L'affaire du bouquet de roses-thé devait revenir aux assises de l'Yonne sous quelques jours. Le procureur impérial avait fait une visite à Mlle de Portien et lui avait promis de venir la revoir, sans lui dire combien elle était compromise par une sourde vindicte publique. On prétendait avoir vu chez elle le petit joueur de violon; on l'accusait même de le cacher. Elle dit au procureur impérial qu'elle ne descendrait pas jusqu'à se défendre. Le magistrat lui dit qu'il reviendrait; mais, le lendemain, elle reçut l'ordre d'aller au parquet d'Auxerre.
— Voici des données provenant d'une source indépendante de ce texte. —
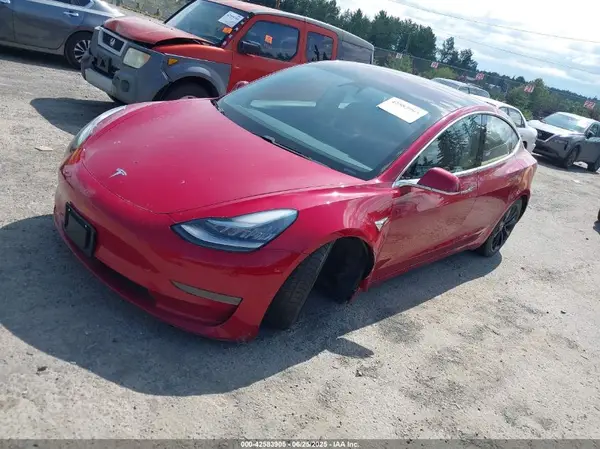 5YJ3E1EA9JF049108 2018 TESLA MODEL 3 - Image 2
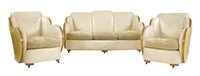 Lot 67 - An Art Deco cloud suite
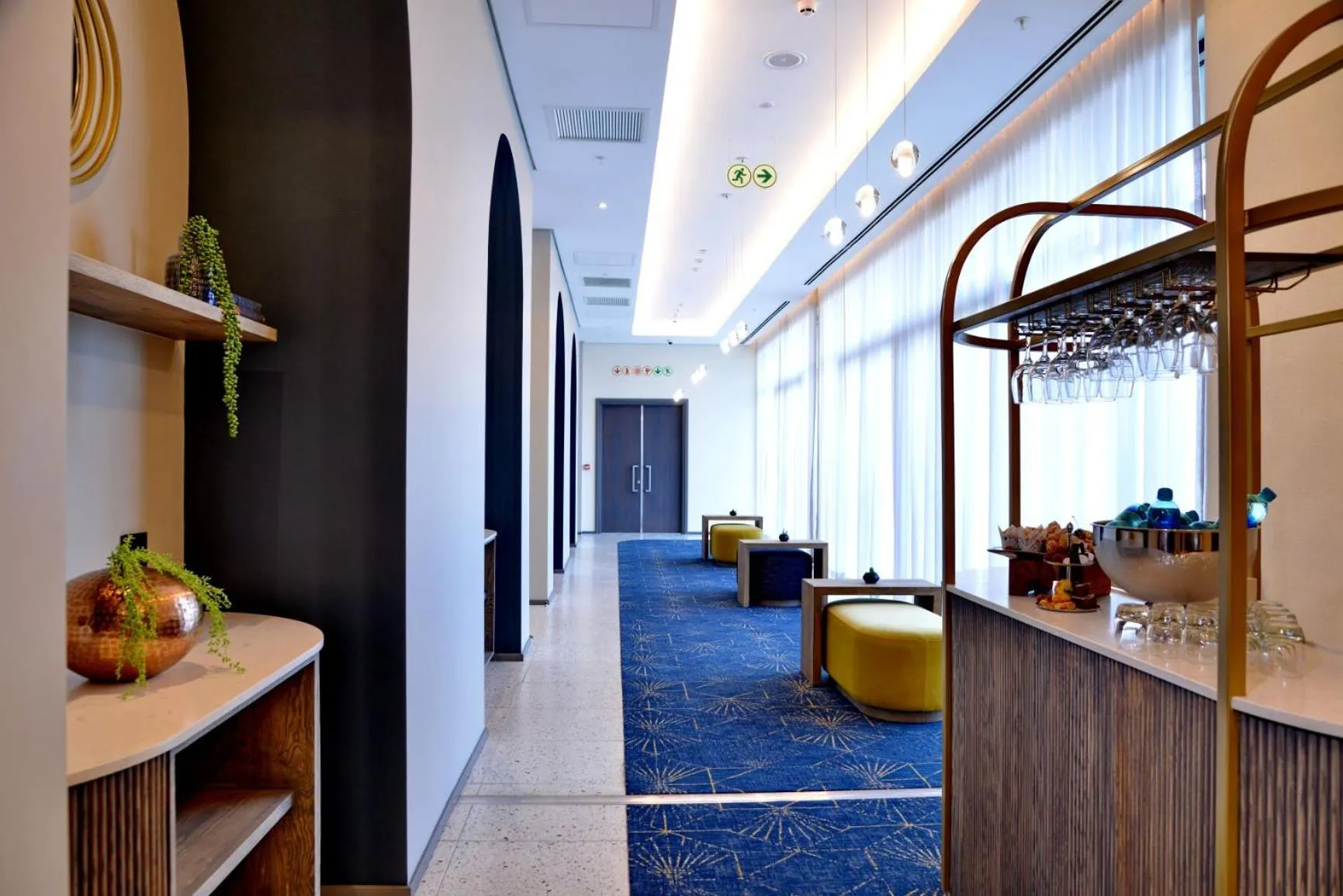 Meeting/conference room in Courtyard Hotel Waterfall City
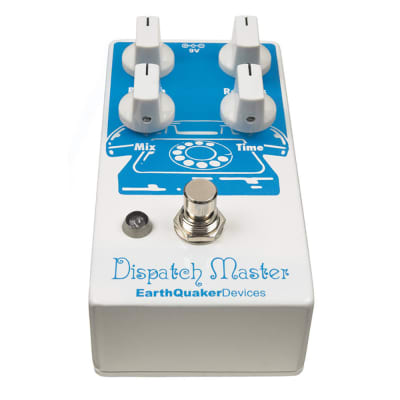 Earthquaker Devices Dispatch Master V3 Digital Delay and Reverb Effect Pedal image 4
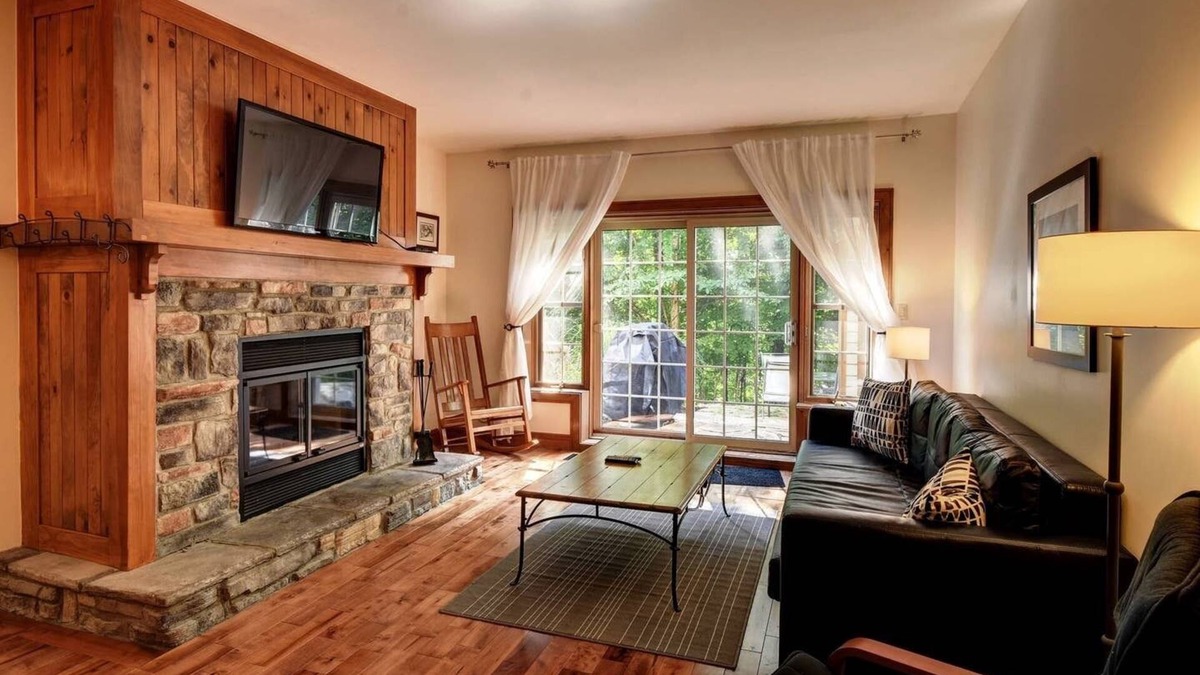 Mont-Tremblant Condo | Condo - on the mountain, surrounded by nature, Ski-in/out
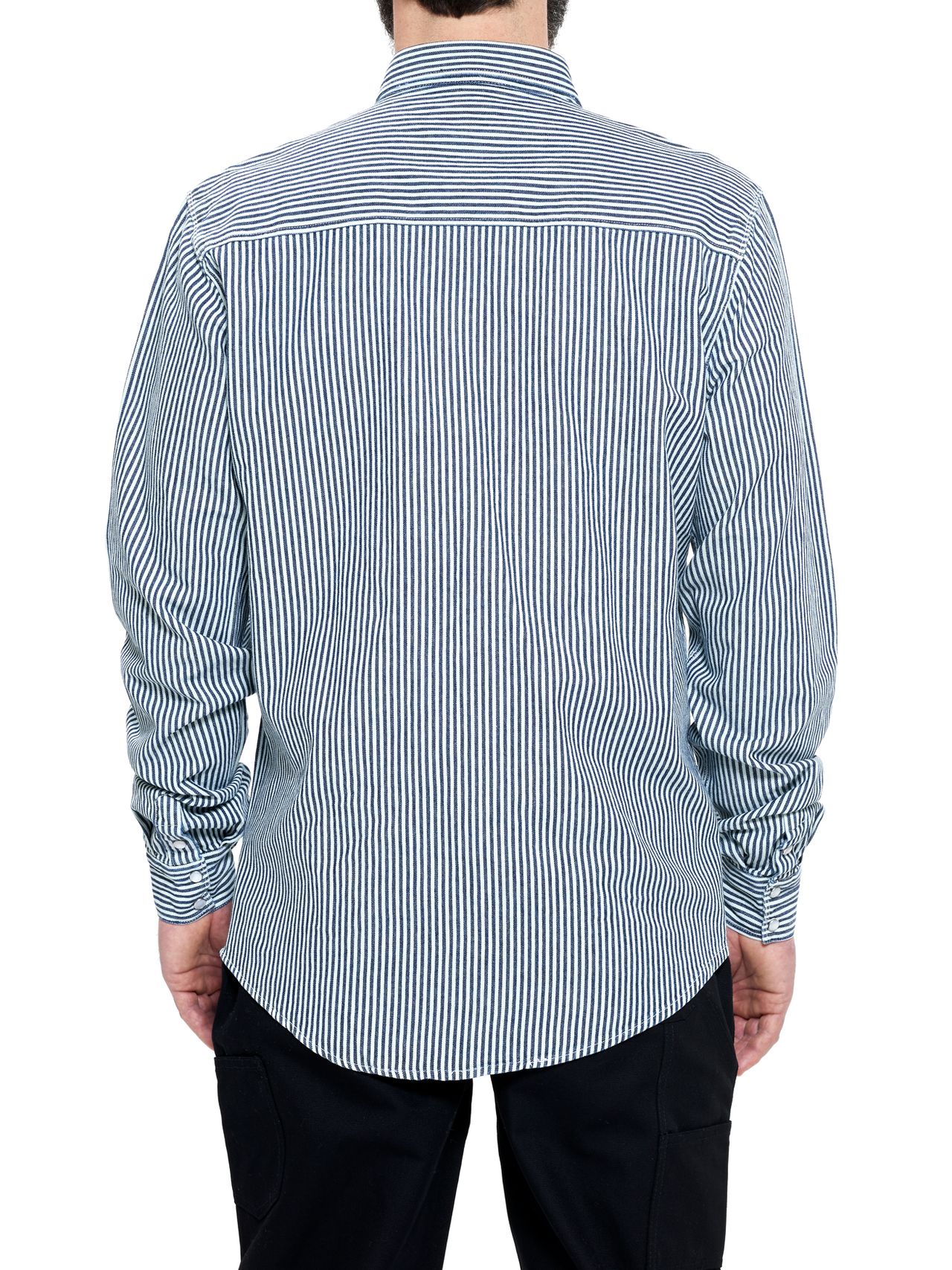 Photo of County Fair L/S Shirt, Blue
Que se passa-t-il dans son esprit? Ce qui est certain, c'est qu'on vint lui servir à déjeuner et qu'elle ne déjeuna pas. Elle prit un peu de café et se retira dans sa chambre.
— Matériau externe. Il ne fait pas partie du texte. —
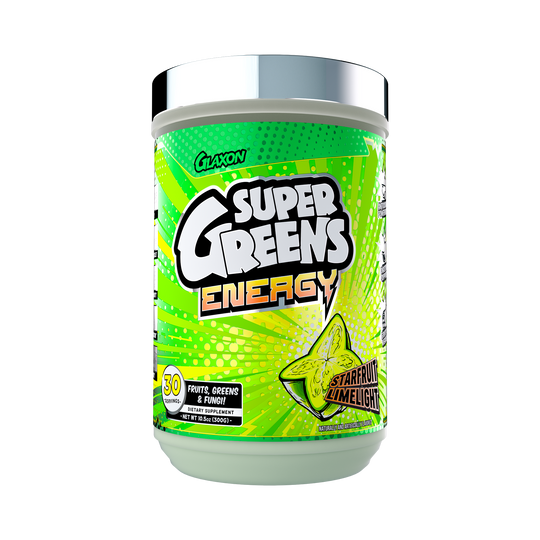 Glaxon Super Greens Energy 30srv
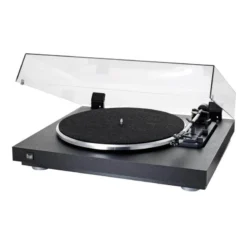 Dual CS 440 Plattenspieler Schwarz - Hochwertiger Turntable mit USB-Funktion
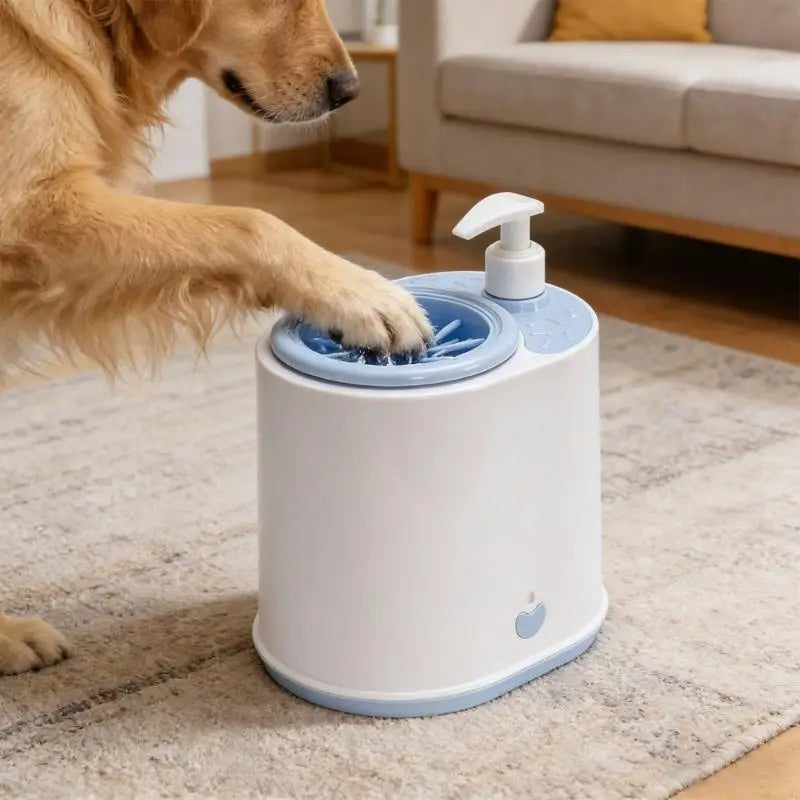 Portable Pet Paw Washer for Dogs and Cats After Walks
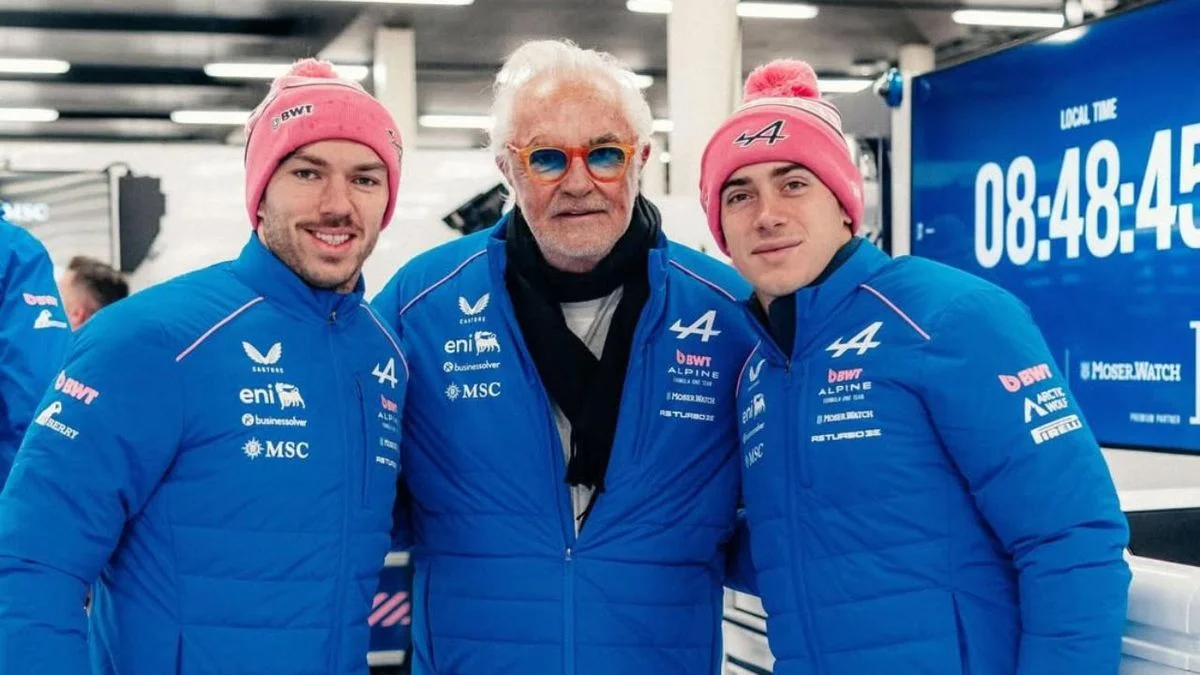 ¿Se filtró el Alpine de Colapinto? El misterioso video del equipo y la foto espía que encendió a los fanáticos
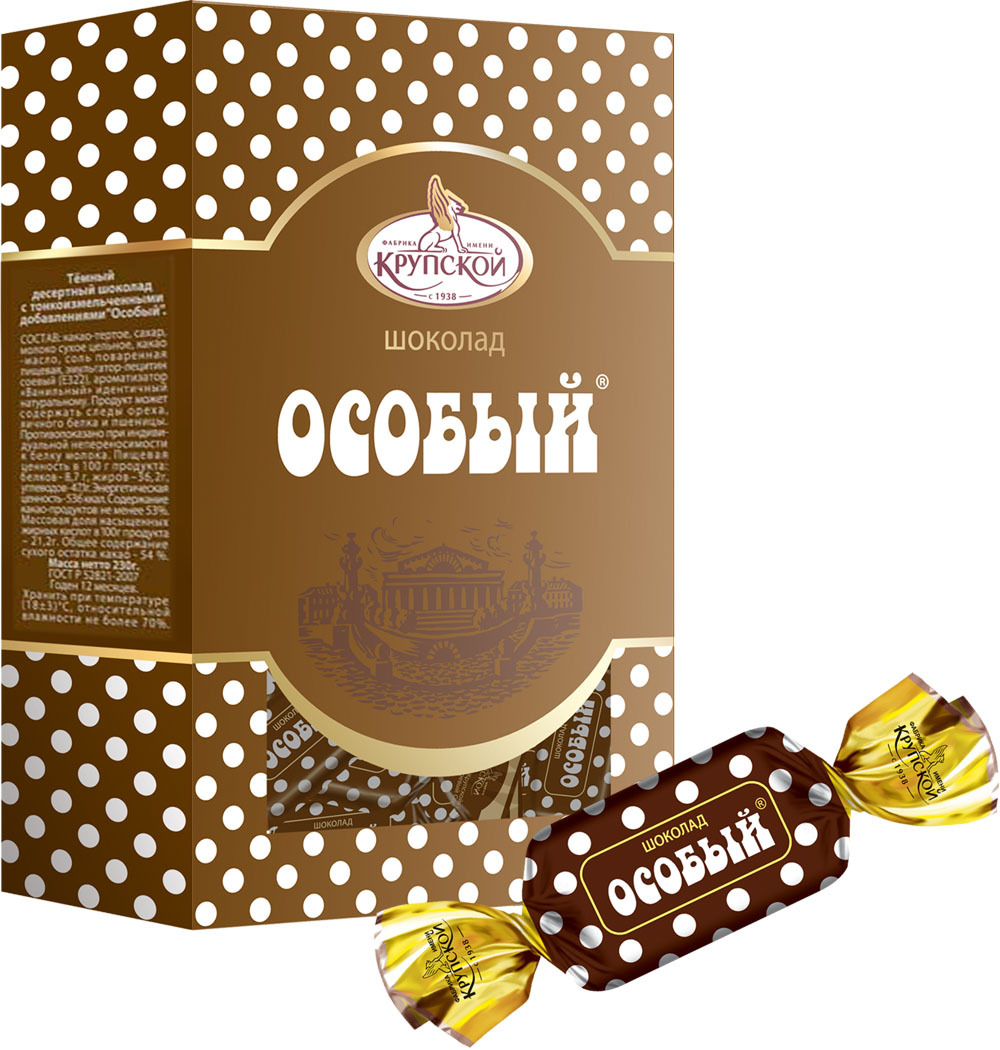 Шоколад крупской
Une heure après, elle était morte.

J'ai lu l'interrogatoire d'une de ses servantes, une de ces filles de campagne tour à tour cuisinières et couturières, qui font la cuisine le soir et les robes le matin. Cette fille, nommée Athénaïs Duru, déclara ceci au juge d'instruction:

Mme de Portien, fière au milieu de ses gens, ne leur disait jamais rien de sa vie ni de sa pensée. Elle était avare et dépensière. Comment dépensait-elle son argent? Ce n'était pas dans son petit château. Quatre fois par an, elle allait passer quinze jours à Paris, où elle laissait le plus clair de ses revenus. Comment vivait-elle à Paris? Elle descendait à l'hôtel Lord-Byron, où elle prenait le titre de comtesse d'Arcourt et où elle se montrait dans tout l'attirail de la dernière mode. Elle vivait à son gré quinze jours par saison. Le reste du temps, toute seule à Pernan, elle rêvait, lisait ou gourmandait ses gens. Son mari apparaissait de loin en loin; quand il arrivait, le petit château se réveillait un peu, car le sieur de Portien était gourmand et donnait à la cuisinière, dés son arrivée, les menus à la mode dans les journaux.
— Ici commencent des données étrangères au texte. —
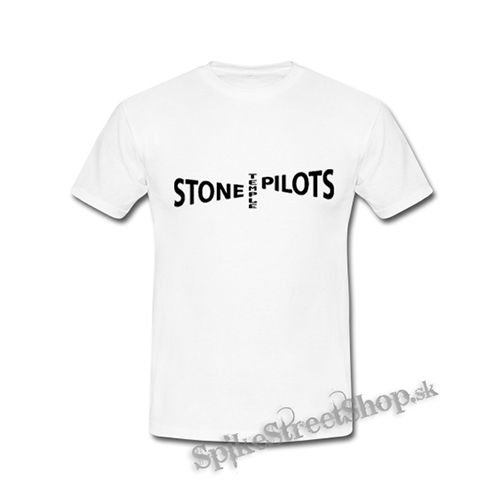 STONE TEMPLE PILOTS - Logo - biele detské tričko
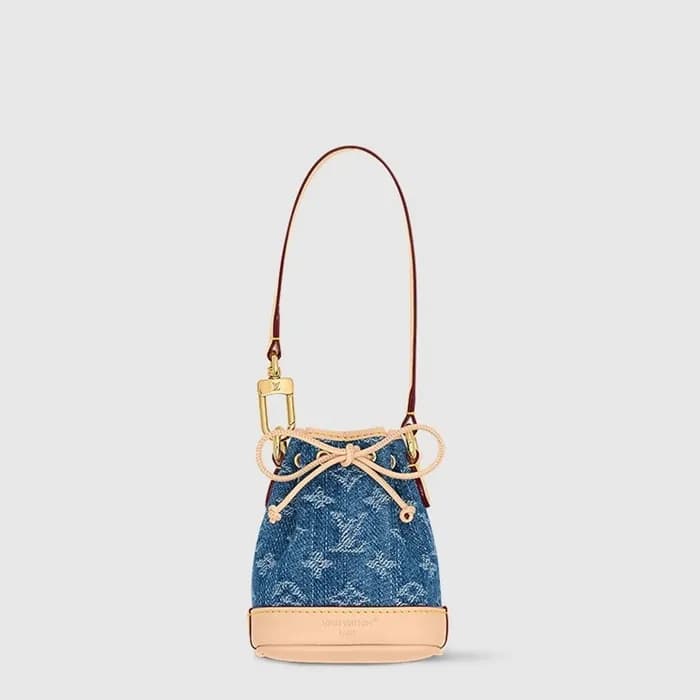 루이비통 남/녀 마이크로 노에 백 참 M01700 - Louis vuitton Unisex… - 1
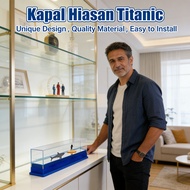 Cruise Ship Display Ornament Floating Car Decoration Titanic Ship One Piece Decoration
Quand Mme de Portien reçut l'ordre d'aller au parquet d'Auxerre, elle monta donc dans sa chambre. On la vit un instant à la fenêtre. Jeta-t-elle un regard de regret sur le château de Parisis, dont on voyait les grands bois, sur les montagnes lointaines? sur le château de Champauvert, perdu à l'horizon? sur son petit parc à elle, où elle avait passé quelques bonnes heures avec des amoureux d'occasion? On ne sait.

Une demi-heure après, on vit sortir par la porte du jardin le petit joueur de violon, qu'on cherchait vainement par toute la France, jusqu'en Italie. Le jardinier le questionna, mais il passa la porte sans mot dire. Le jardinier le suivit des yeux; dès qu'il se crut seul, il prit dans sa poche une poignée d'or et la regarda avec une joie d'enfant. Les gens du château n'avaient jamais vu ce petit joueur de violon: d'où sortait-il? là était le secret. Tout le château était en éveil, car on savait bien, là comme ailleurs, que Mme de Portien serait inquiétée pour l'affaire du bouquet de roses-thé.